Extracted information:
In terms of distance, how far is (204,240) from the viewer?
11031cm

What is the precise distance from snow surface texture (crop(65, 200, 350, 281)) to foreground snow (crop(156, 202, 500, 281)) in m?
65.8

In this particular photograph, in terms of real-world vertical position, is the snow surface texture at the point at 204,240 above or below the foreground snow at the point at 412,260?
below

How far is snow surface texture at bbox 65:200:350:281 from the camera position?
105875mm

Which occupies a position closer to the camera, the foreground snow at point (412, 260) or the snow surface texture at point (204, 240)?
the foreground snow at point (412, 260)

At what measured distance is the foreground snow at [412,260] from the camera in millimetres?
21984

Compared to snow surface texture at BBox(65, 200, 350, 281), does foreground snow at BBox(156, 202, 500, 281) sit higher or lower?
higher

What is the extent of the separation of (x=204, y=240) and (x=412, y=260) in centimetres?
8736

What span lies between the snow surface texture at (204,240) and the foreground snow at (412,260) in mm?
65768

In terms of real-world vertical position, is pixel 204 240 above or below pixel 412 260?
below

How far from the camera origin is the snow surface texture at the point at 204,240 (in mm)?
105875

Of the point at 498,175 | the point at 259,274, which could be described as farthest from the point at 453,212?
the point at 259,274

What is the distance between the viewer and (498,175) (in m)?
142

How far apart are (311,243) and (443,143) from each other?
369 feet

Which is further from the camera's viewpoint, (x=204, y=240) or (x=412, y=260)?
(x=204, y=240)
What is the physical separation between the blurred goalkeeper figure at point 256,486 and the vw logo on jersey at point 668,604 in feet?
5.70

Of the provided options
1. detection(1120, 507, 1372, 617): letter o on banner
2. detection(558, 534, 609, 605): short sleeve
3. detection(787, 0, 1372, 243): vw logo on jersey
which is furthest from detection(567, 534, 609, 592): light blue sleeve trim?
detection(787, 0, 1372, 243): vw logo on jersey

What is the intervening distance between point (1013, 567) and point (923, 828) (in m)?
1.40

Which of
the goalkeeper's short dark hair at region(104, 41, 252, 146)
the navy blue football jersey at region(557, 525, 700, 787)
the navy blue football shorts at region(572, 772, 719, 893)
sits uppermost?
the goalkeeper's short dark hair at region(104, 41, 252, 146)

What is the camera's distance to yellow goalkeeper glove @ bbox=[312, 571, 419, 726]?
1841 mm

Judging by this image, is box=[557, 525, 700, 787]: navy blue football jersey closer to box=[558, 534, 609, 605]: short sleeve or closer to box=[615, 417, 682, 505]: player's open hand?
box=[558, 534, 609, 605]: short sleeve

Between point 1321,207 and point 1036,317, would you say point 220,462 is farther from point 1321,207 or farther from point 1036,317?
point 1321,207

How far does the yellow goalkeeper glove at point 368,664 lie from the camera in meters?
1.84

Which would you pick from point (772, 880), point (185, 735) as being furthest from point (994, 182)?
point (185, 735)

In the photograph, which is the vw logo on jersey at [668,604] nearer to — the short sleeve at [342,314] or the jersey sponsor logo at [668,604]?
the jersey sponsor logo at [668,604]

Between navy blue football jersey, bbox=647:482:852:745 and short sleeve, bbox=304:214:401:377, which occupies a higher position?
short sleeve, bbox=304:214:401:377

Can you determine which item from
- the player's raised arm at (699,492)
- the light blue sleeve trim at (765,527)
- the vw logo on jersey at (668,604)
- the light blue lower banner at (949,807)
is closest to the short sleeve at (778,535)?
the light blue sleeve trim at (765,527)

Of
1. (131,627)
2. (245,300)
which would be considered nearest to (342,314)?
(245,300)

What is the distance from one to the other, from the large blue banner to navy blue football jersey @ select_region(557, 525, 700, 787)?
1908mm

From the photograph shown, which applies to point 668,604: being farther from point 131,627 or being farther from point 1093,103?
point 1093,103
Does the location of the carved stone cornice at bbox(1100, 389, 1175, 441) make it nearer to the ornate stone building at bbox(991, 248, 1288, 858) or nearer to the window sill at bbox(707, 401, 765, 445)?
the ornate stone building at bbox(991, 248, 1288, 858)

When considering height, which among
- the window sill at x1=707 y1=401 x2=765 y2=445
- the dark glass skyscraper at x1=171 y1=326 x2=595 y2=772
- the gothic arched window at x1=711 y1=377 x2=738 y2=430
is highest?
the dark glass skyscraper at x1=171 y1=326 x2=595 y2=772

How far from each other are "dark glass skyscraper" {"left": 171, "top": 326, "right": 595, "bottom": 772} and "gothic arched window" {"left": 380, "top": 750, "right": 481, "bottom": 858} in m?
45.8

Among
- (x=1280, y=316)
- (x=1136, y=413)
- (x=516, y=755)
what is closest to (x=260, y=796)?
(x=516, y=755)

Exercise requirements: Return, word for word, each line from the line that contains "What is the distance from" to the end of the listing above; include both end lines and nothing else.

Response:
What is the distance from one to the other, from the large blue banner to navy blue football jersey @ select_region(557, 525, 700, 787)?
1908mm

From the photograph shown, which applies to point 668,604: being farther from point 131,627 or being farther from point 1093,103?
point 1093,103
Does the location of the carved stone cornice at bbox(1100, 389, 1175, 441) make it nearer to the ornate stone building at bbox(991, 248, 1288, 858) or nearer to the window sill at bbox(707, 401, 765, 445)?
the ornate stone building at bbox(991, 248, 1288, 858)

When considering height, which among
- the window sill at x1=707 y1=401 x2=765 y2=445
- the dark glass skyscraper at x1=171 y1=326 x2=595 y2=772
- the gothic arched window at x1=711 y1=377 x2=738 y2=430
is highest?
the dark glass skyscraper at x1=171 y1=326 x2=595 y2=772

How far from each other are "dark glass skyscraper" {"left": 171, "top": 326, "right": 595, "bottom": 772} and "gothic arched window" {"left": 380, "top": 750, "right": 481, "bottom": 858} in m?
45.8

Among
- (x=1280, y=316)
- (x=1136, y=413)
- (x=516, y=755)
what is closest to (x=260, y=796)?
(x=516, y=755)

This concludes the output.